List each line of the data below that contains the word "this". Treat uppercase and lowercase letters as different.

(SOURCE RECORDS):
++++

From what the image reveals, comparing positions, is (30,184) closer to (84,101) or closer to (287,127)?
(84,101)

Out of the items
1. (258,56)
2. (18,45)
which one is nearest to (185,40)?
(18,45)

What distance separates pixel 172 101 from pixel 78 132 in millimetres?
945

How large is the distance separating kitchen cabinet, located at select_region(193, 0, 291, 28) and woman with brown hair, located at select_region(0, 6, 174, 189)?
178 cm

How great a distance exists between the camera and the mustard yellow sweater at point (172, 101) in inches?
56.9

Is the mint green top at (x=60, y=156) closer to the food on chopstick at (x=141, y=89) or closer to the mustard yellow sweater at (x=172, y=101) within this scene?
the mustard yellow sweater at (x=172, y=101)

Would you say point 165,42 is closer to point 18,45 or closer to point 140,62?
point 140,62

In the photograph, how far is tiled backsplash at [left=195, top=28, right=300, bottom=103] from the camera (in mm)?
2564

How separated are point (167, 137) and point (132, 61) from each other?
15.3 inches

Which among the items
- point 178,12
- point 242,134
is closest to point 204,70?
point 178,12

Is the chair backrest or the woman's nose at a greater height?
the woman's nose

++++

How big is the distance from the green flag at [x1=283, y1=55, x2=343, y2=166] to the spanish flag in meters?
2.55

++++

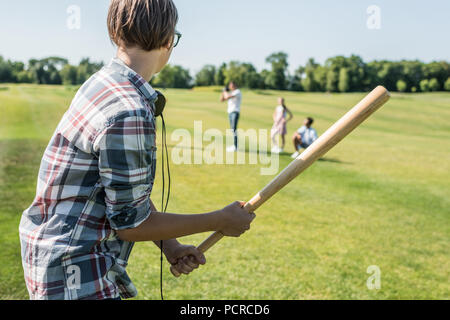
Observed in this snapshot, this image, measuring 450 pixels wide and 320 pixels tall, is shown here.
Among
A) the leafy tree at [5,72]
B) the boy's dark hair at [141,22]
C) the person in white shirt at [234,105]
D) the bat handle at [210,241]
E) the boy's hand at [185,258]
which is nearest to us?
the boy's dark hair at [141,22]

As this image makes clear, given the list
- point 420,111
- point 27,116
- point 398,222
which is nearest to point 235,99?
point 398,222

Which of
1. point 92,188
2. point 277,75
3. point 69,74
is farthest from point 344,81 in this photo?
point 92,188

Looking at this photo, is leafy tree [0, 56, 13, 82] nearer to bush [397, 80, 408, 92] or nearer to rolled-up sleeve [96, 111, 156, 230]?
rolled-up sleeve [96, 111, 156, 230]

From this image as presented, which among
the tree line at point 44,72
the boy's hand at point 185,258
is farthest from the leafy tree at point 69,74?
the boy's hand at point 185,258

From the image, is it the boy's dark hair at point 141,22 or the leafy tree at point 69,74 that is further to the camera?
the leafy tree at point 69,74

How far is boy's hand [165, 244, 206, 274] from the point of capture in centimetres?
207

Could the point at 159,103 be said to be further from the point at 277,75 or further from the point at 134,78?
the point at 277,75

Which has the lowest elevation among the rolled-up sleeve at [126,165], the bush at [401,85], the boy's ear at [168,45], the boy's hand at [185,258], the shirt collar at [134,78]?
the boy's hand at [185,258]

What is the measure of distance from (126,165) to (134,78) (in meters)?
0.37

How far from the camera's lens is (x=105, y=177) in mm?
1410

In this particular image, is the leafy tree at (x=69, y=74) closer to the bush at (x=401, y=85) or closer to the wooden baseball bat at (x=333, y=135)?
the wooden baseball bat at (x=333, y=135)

++++

(TASK SOLUTION):
Is the mint green top at (x=60, y=156) closer to the food on chopstick at (x=141, y=89) or closer to the mustard yellow sweater at (x=172, y=101) within this scene?
Observed in this snapshot, this image, measuring 450 pixels wide and 320 pixels tall, is shown here.
As this image makes clear, given the list
is farthest from point 344,81 in this photo?
Looking at this photo, is leafy tree [0, 56, 13, 82] nearer to bush [397, 80, 408, 92] or nearer to rolled-up sleeve [96, 111, 156, 230]?
From this image as presented, which among
In this particular image, is the leafy tree at (x=69, y=74) closer to the bush at (x=401, y=85) or closer to the wooden baseball bat at (x=333, y=135)?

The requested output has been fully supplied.